Bluntly oval, the Green Citron is thickly netted with a deep blue green underskin that yellows as ripeness approaches. In the mid-19th century it averaged 6 inches in diameter, and much of the improvement undertaken in the 1870s and 1880s dealt with increase in size. “flesh, thick, green, very rich, sweet and delicious.” [“Varieties of Melon,” Horticulturist and Journal of Rural Art and Rural Taste 23, 270 (December 1868), 366. It became a market melon because of its productivity, hardiness in the field, and its uniformity of size and configuration. Normally a vine set six to eight melons.
If we are to credit the word of horticulturists such as Robert Buist, the Green Citron Melon was the variety of cantaloupe that enjoyed the most rigorous breeding discipline. The notorious tendency of cucurbits to cross had mixed many of the melons that made their way to market. Given the premium price it commanded in most city markets, Green Citron growers took care to prevent mixing, planting them in fields without other melons in the vicinity. They were often intercropped with Valentine beans in the northern states, field peas in the southern.

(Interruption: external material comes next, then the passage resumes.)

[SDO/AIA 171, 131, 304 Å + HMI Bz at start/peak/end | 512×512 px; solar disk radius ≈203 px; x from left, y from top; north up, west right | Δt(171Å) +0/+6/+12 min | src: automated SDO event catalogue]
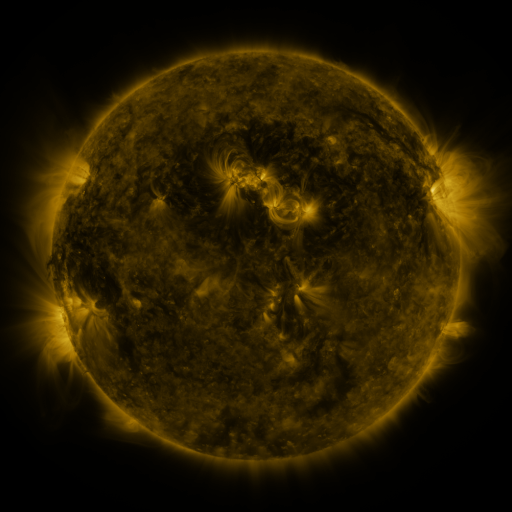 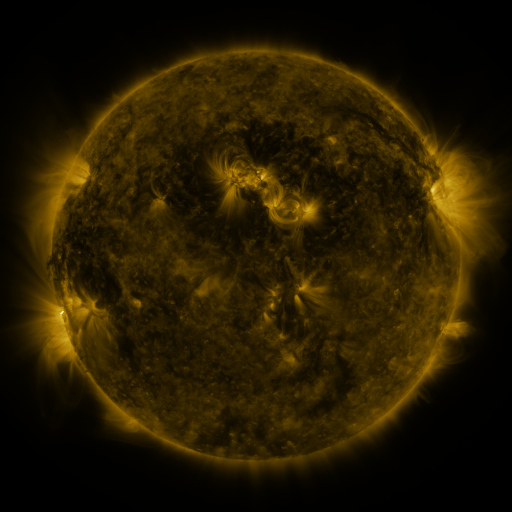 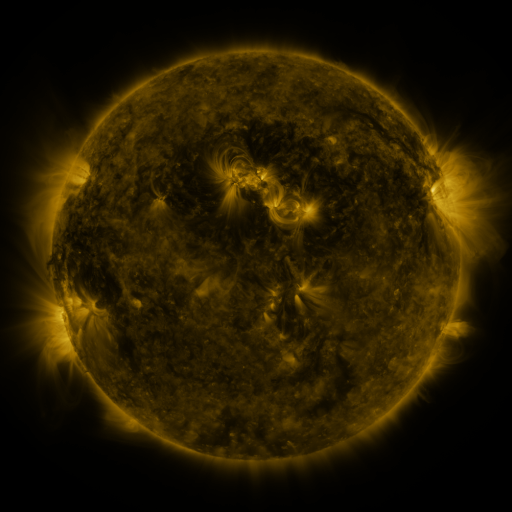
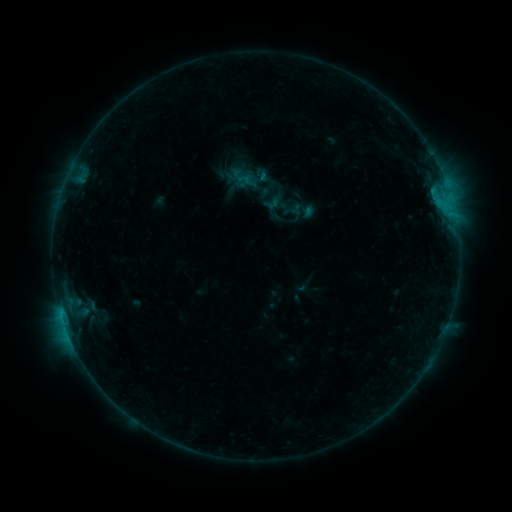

Because the salmon colored cantaloupe dominates the fields and produce bins of the 21st century, we have forgotten that in much of the nineteenth century green fleshed muskmelons were preferred. The Green citron stood foremost among a class that included the Pine apple, Green Nutmeg, Skillman's netted, Minorca, netted Romana, French Muscade, Malta winter, and green-fleshed Sugar Melon. The Green Citron would be improved into the major market melon of the East Coast, the Hackensack, launched by J. Atlee Burpee in 1882.